▶ **Exercise objective**
Return every line of the entries below that contains the string "display", matching case exactly.

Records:

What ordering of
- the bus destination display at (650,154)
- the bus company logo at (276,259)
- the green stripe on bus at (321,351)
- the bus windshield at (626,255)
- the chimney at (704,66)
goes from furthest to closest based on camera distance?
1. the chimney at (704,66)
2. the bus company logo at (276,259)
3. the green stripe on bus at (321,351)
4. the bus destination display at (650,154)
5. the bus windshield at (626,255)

...

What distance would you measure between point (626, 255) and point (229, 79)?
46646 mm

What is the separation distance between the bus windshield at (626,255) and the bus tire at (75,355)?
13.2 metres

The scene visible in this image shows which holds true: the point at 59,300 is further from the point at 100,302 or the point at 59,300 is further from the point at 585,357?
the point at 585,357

▶ **Solution to this task**
- the bus destination display at (650,154)
4. the bus destination display at (650,154)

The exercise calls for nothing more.